- **WHAT IS REQUIRED**
Would you please retype the records that follow, word for word?
────────────────────────────────────────
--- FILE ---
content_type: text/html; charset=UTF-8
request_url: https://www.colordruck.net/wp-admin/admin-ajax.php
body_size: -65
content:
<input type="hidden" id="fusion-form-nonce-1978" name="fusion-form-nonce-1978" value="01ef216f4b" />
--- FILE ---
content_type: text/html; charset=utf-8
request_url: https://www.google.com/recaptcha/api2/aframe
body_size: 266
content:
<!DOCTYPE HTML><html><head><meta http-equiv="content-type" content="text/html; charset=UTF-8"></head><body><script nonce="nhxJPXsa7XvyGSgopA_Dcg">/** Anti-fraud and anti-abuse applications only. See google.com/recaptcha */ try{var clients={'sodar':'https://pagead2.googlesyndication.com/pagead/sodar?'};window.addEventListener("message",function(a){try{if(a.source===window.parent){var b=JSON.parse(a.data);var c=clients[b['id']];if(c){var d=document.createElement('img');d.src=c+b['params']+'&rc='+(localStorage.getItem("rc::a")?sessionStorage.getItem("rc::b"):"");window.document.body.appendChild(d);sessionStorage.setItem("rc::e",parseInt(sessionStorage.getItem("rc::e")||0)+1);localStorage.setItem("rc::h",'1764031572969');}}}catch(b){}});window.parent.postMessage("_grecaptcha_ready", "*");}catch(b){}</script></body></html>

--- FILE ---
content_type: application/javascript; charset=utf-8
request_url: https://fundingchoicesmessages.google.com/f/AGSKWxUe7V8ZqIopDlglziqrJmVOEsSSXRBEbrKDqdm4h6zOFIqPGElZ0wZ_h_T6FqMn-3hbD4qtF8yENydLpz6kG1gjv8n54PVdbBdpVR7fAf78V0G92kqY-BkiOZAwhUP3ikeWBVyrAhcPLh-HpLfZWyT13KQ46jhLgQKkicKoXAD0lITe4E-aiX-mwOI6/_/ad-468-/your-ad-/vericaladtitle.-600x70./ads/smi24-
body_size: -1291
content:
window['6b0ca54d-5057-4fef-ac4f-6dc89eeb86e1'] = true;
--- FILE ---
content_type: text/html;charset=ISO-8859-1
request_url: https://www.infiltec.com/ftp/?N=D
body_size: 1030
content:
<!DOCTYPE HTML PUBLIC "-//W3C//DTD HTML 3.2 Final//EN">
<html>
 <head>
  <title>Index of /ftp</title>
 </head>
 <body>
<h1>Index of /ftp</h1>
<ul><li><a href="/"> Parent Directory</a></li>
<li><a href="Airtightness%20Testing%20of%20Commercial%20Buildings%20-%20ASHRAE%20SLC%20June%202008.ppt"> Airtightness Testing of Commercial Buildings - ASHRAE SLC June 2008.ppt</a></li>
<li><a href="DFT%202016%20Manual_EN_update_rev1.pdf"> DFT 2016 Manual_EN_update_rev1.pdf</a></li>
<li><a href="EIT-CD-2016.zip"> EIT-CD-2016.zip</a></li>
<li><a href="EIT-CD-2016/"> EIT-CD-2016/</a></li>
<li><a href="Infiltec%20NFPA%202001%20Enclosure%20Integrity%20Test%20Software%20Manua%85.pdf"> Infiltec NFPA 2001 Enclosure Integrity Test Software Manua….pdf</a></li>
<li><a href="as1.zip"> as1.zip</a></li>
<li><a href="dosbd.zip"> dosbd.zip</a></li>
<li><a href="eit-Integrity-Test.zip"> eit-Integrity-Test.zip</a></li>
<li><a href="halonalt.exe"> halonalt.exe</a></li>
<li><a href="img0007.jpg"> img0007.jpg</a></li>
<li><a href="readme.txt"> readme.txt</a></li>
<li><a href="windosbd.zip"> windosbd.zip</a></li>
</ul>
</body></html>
────────────────────────────────────────
- **OUTPUT**
--- FILE ---
content_type: text/html; charset=UTF-8
request_url: https://www.colordruck.net/wp-admin/admin-ajax.php
body_size: -65
content:
<input type="hidden" id="fusion-form-nonce-1978" name="fusion-form-nonce-1978" value="01ef216f4b" />
--- FILE ---
content_type: text/html; charset=utf-8
request_url: https://www.google.com/recaptcha/api2/aframe
body_size: 266
content:
<!DOCTYPE HTML><html><head><meta http-equiv="content-type" content="text/html; charset=UTF-8"></head><body><script nonce="nhxJPXsa7XvyGSgopA_Dcg">/** Anti-fraud and anti-abuse applications only. See google.com/recaptcha */ try{var clients={'sodar':'https://pagead2.googlesyndication.com/pagead/sodar?'};window.addEventListener("message",function(a){try{if(a.source===window.parent){var b=JSON.parse(a.data);var c=clients[b['id']];if(c){var d=document.createElement('img');d.src=c+b['params']+'&rc='+(localStorage.getItem("rc::a")?sessionStorage.getItem("rc::b"):"");window.document.body.appendChild(d);sessionStorage.setItem("rc::e",parseInt(sessionStorage.getItem("rc::e")||0)+1);localStorage.setItem("rc::h",'1764031572969');}}}catch(b){}});window.parent.postMessage("_grecaptcha_ready", "*");}catch(b){}</script></body></html>

--- FILE ---
content_type: application/javascript; charset=utf-8
request_url: https://fundingchoicesmessages.google.com/f/AGSKWxUe7V8ZqIopDlglziqrJmVOEsSSXRBEbrKDqdm4h6zOFIqPGElZ0wZ_h_T6FqMn-3hbD4qtF8yENydLpz6kG1gjv8n54PVdbBdpVR7fAf78V0G92kqY-BkiOZAwhUP3ikeWBVyrAhcPLh-HpLfZWyT13KQ46jhLgQKkicKoXAD0lITe4E-aiX-mwOI6/_/ad-468-/your-ad-/vericaladtitle.-600x70./ads/smi24-
body_size: -1291
content:
window['6b0ca54d-5057-4fef-ac4f-6dc89eeb86e1'] = true;
--- FILE ---
content_type: text/html;charset=ISO-8859-1
request_url: https://www.infiltec.com/ftp/?N=D
body_size: 1030
content:
<!DOCTYPE HTML PUBLIC "-//W3C//DTD HTML 3.2 Final//EN">
<html>
 <head>
  <title>Index of /ftp</title>
 </head>
 <body>
<h1>Index of /ftp</h1>
<ul><li><a href="/"> Parent Directory</a></li>
<li><a href="Airtightness%20Testing%20of%20Commercial%20Buildings%20-%20ASHRAE%20SLC%20June%202008.ppt"> Airtightness Testing of Commercial Buildings - ASHRAE SLC June 2008.ppt</a></li>
<li><a href="DFT%202016%20Manual_EN_update_rev1.pdf"> DFT 2016 Manual_EN_update_rev1.pdf</a></li>
<li><a href="EIT-CD-2016.zip"> EIT-CD-2016.zip</a></li>
<li><a href="EIT-CD-2016/"> EIT-CD-2016/</a></li>
<li><a href="Infiltec%20NFPA%202001%20Enclosure%20Integrity%20Test%20Software%20Manua%85.pdf"> Infiltec NFPA 2001 Enclosure Integrity Test Software Manua….pdf</a></li>
<li><a href="as1.zip"> as1.zip</a></li>
<li><a href="dosbd.zip"> dosbd.zip</a></li>
<li><a href="eit-Integrity-Test.zip"> eit-Integrity-Test.zip</a></li>
<li><a href="halonalt.exe"> halonalt.exe</a></li>
<li><a href="img0007.jpg"> img0007.jpg</a></li>
<li><a href="readme.txt"> readme.txt</a></li>
<li><a href="windosbd.zip"> windosbd.zip</a></li>
</ul>
</body></html>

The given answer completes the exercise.